### Tasks to carry out
1 - From the flashcards on niche and mass markets, reproduce word for word the passage between "2) Charge higher" and "wide customer base.", inclusive.
2 - Answer these questions from the flashcards on niche and mass markets, one per line:
(a) What type of product is offered as an example of a niche market product?
(b) Which breakfast cereal is named as a product aimed at the mass market?
(c) On what scale does production usually happen in a mass market?

### Text to read
— Start —

Business theme 1 revision Flashcards
What is a niche market?
A niche market focuses on a particular segment of the market.
In niche markets, products are aimed at a subset of the larger market e.g. gluten free products.
Niche marketing occurs when businesses identify and satisfy the demands of a small group of consumers within the wider market.
Production usually happens on a small scale.
Products are more specialized and unique as they are aimed at narrow market segments.
What are the pros of a niche market?
1) Less competition
which will allow businesses in niche markets to operate more effectively as they are not constantly worrying about competitors/rivals in the market.
2) Charge higher prices
Allowing businesses in niche markets to increase revenue, as they are able to attract customers with higher disposable incomes.
3) Brand loyalty
They will be able to build brand loyalty as their products will be of a high quality encouraging customers to continuously purchase their items.
What are the cons of niche markets?
1) Less scope for growth
There is less scope of growth as you are only targeting a segment of the marker.
2)Lower profits
There could be lower profits as businesses in niche markets do not have access to a wide customer base.
3) Vulnerable to a fall in demand
A fall in demand could severely affect niche markets as they rely on demand from a limited customer base.
What is a mass market?
A mass market focuses on the market as a whole.
In mass markets, products are aimed at broad market segments e.g. Kellogg’s Corn Flakes is an example of a breakfast cereal aimed at the mass market.
Market segments are groups of consumers who share similar characteristics e.g. age, lifestyle, etc.
Mass marketing occurs when businesses sell their products to most of the available market.
Production usually happens on a large scale.

— End —

### Entries on locating named things
— Start —

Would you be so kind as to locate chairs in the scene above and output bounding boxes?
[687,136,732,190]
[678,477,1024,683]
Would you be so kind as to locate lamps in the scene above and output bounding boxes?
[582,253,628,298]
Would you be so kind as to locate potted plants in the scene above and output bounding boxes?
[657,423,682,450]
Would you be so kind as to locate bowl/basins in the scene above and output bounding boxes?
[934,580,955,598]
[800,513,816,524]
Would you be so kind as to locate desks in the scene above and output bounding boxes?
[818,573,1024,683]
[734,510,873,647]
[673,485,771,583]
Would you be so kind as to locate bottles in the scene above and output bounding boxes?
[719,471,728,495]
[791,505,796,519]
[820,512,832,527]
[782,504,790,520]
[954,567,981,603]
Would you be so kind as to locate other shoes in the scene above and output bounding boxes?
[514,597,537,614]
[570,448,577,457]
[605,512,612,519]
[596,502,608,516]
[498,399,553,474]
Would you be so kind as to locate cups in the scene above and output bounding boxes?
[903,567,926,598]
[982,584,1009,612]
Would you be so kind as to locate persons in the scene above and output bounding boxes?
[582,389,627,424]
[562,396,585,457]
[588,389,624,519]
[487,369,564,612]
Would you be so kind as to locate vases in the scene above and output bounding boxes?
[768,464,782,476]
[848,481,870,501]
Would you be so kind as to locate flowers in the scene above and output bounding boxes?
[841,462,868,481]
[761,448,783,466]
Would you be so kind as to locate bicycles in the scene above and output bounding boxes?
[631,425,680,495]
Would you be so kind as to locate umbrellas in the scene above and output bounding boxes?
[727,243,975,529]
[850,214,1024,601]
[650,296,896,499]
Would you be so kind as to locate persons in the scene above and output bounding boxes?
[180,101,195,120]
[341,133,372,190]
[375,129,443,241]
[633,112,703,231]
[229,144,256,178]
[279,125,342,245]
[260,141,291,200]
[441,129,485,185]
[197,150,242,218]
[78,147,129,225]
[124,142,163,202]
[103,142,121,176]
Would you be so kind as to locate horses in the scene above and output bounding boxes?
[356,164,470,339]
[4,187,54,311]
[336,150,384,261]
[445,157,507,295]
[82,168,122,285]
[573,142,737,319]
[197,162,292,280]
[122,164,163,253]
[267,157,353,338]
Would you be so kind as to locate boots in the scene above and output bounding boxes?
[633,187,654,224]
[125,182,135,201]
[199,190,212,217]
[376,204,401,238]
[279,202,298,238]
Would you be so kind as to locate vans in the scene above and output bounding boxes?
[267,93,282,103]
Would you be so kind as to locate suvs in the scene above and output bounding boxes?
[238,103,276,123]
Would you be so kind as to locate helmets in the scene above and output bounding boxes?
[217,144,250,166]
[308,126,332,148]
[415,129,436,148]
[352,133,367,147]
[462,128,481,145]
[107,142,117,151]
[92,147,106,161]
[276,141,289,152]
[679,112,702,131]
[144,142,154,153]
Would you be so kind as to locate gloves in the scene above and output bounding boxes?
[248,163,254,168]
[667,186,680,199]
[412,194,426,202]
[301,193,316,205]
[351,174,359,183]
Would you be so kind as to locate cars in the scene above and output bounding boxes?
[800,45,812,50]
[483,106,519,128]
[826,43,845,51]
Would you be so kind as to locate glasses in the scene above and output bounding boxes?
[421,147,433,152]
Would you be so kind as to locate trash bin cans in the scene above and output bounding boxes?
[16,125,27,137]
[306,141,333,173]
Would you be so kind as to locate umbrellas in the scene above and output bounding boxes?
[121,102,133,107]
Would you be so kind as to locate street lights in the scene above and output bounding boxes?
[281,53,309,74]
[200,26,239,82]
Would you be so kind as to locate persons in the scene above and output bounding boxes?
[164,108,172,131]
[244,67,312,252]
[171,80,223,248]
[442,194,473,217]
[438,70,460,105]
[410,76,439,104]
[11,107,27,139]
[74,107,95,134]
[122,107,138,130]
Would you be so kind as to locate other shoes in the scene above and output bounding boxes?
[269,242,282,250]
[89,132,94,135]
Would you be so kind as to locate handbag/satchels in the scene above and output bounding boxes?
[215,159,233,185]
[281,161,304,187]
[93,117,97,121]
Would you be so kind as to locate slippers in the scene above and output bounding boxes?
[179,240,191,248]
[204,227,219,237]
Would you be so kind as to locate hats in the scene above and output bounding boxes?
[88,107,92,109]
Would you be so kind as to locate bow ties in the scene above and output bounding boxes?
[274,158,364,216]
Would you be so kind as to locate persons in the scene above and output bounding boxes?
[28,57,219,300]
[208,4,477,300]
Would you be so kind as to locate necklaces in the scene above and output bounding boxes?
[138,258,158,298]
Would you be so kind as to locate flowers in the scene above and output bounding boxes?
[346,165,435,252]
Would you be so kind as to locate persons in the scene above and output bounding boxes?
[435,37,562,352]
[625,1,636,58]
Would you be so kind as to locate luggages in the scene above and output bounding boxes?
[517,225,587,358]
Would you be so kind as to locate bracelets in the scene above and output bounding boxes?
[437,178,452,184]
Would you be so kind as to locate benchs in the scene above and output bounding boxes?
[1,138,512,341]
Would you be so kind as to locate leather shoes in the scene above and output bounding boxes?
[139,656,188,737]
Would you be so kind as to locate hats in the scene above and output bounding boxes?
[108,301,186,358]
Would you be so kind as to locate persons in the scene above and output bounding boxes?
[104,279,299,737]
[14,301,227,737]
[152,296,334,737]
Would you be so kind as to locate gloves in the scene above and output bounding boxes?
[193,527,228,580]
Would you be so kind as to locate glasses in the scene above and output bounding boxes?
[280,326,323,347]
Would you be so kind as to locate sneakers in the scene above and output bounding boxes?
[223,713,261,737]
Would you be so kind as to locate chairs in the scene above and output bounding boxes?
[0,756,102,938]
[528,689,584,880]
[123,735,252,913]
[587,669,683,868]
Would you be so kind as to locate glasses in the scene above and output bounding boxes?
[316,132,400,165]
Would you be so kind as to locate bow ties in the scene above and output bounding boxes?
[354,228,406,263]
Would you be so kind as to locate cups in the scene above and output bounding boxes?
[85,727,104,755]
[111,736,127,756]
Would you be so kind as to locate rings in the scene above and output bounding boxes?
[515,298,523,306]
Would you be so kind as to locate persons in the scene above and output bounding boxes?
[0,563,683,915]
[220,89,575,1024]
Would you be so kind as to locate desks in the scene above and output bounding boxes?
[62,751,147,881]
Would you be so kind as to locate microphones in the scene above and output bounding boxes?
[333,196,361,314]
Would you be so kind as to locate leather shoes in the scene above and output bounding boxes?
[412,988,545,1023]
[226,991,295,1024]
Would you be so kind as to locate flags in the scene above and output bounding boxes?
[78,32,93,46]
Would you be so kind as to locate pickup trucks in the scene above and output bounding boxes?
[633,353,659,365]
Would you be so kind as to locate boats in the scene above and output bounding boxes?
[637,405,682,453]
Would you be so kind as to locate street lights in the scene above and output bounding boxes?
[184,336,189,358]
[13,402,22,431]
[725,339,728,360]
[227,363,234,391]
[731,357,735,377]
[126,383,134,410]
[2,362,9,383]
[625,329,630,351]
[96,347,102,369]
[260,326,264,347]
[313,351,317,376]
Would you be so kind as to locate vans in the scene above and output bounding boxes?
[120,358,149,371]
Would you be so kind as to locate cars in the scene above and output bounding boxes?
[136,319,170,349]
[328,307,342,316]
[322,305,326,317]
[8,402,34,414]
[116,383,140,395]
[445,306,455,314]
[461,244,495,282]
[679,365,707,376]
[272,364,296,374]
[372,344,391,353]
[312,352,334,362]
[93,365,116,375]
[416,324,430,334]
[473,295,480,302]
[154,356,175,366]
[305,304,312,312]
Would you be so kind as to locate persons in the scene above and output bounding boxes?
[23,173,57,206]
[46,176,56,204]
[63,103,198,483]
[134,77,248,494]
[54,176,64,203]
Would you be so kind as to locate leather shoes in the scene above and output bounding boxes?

— End —

### Answers in order
1 -
2) Charge higher prices
Allowing businesses in niche markets to increase revenue, as they are able to attract customers with higher disposable incomes.
3) Brand loyalty
They will be able to build brand loyalty as their products will be of a high quality encouraging customers to continuously purchase their items.
What are the cons of niche markets?
1) Less scope for growth
There is less scope of growth as you are only targeting a segment of the marker.
2)Lower profits
There could be lower profits as businesses in niche markets do not have access to a wide customer base.

2 -
(a) Gluten free products
(b) Kellogg’s Corn Flakes
(c) A large scale